Sunday, February 7, 2010

Reflections on the Tales of Edgar Allan Poe

Note: Anyone wishing to experience these stories for themselves can download them, in a variety of formats, from Project Gutenberg, or read them online at, or else download free, volunteer-recorded audio versions of some tales (of varying quality) from

Edgar Allan Poe, master of the macabre, perverse, and mysterious, has been the subject of my reading for some months. Since I came upon "The Complete Tales and Poems of Edgar Allan Poe" in my sister's room, I have been reading at least one story each week, on Sunday. Here they are now, in the order in which I read them, accompanied by a short, non-spoiling blurb.

The Pit and the Pendulum: A prisoner of the Spanish Inquisition suffers horrible and unusual torture, more of mind than of body. "I was sick, sick unto death..." An English teacher would surely write "Good use of imagery!" in the margins.

Fall of the House of Usher: An unnamed narrator visits an old friend, only to find a decaying house, and two frail, equally decaying siblings, the remains of the name of Usher. The narrator does what he can to ease the man's grief in his twilight hours, but the House of Usher -- both the physical house and the bloodline -- are doomed to fall.

Balloon-Hoax: An account of a trans-Atlantic balloon flight, originally represented as fact, the article caused quite a sensation when it was published in 1844, though now it is a mere curiosity (and precursor to the "Balloon boy" hoax).

The Masque of the Red Death: When a terrible plague strikes his kingdom, Prince Prospero locks himself away in his palace with his royal retinue. Months pass with no relief, so the arrogant prince decides to throw a masked ball, but it seems even the rich and arrogant cannot avoid the grasp of Death...

The Tell-Tale Heart: An obviously insane man tells us of his attempts at murdering an elderly fellow resident -- whom he refers to only as "the old man" -- all the while insisting that he is not insane. Perhaps he is not -- that is, if guilt be a sign of sanity.

The Black Cat: Similar to The Tell-Tale Heart, and often paired together by scholars: both are tales of a murderer wracked with guilt, from the murderer's point of view. The Black Cat features the addition of the titular feline, and has a few more supernatural elements; It also seems a bit more gruesome.

The Oval Portrait: A very generic (though very short) Gothic-style "horror story." It even mentions Ann Radcliffe, queen of the Gothic novel (with whom I'm familiar only through Northanger Abbey, by Jane Austen) so that should give you an idea of where his mind sat. It tells the tale of a portrait of a young lady, which gradually reveals the evil of the artist. I hear this story inspired Oscar Wilde in his own little whiny tale about a painting.

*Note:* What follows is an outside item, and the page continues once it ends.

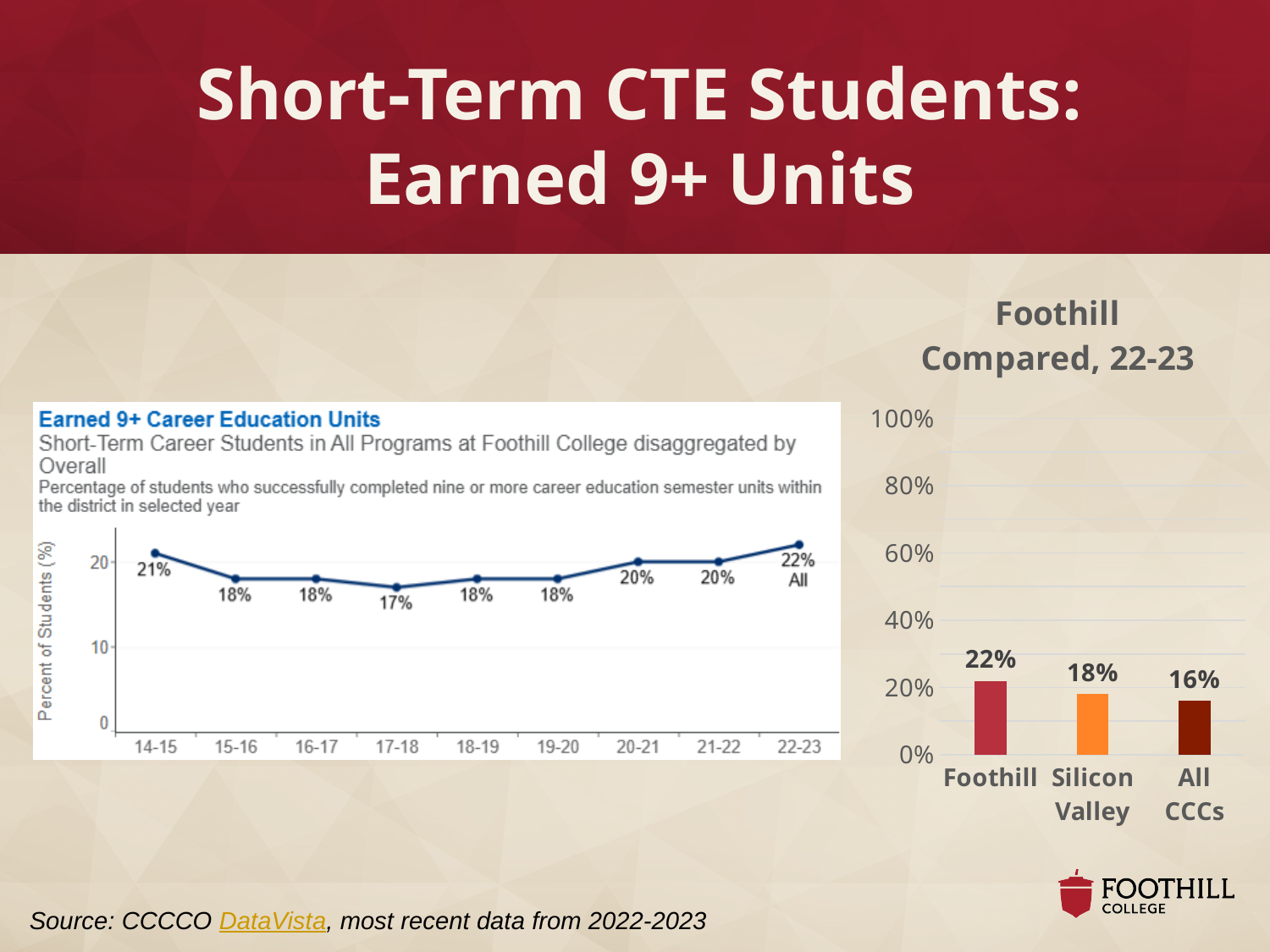
In the 'Foothill Compared, 22-23' chart, which category has the lowest value? All CCCs What kind of chart is the 'Foothill Compared, 22-23' chart on the right? Bar chart In the 'Earned 9+ Career Education Units' line chart, what is the value for 14-15? 21% In the 'Earned 9+ Career Education Units' line chart, which year has the lowest value? 17-18 In the 'Foothill Compared, 22-23' chart, is the value for Foothill greater or less than 40%? less In the 'Foothill Compared, 22-23' chart, what is the difference between Foothill and All CCCs? 6% In the 'Earned 9+ Career Education Units' line chart, how many years are plotted? 9 In the 'Earned 9+ Career Education Units' line chart, which year has the highest value? 22-23 In the 'Earned 9+ Career Education Units' line chart, what is the value for 17-18? 17% In the 'Foothill Compared, 22-23' chart, what is the value for Silicon Valley? 18% What kind of chart is the 'Earned 9+ Career Education Units' chart on the left? Line chart In the 'Earned 9+ Career Education Units' line chart, what is the difference between the 22-23 value and the 17-18 value? 5%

The Angel of the Odd: A man, while reading the newspaper, is disgusted with the number of improbable stories and with the people that believe them. Then a man with a wine barrel for a torso and wine bottles for limbs appears, and things get unlikely, strange and -- okay, I'll say it -- Odd.

The Premature Burial: The narrator details several accounts of premature burial -- that is, entombment before one is truly dead -- before recounting his own supposed experience. He has an illness that causes him, on occasion, to give all appearances of death without it being so. Terrified of being buried alive, he takes all conceivable precautions against it, but can they be enough?

The Cask of Amontillado: A man lures another to his doom with promises of fine wine. I have a distinct mental picture, from reading this story in middle school, of the narrator slowly and steadily going about his brickwork.

The Imp of the Perverse: The urge to do wrong simply because you know it's wrong. The narrator explains this concept at length, in essay-like fashion, before divulging his own dirty little secret.

The Island of the Fay

The Murders in the Rue Morgue: Often regarded as the first detective story, this tale depicts an amateur detective and his friend as he pieces together the true story behind a mysterious double-homicide in a Paris mansion. The answer involves a man in a monkey mask, or so I've been lead to believe.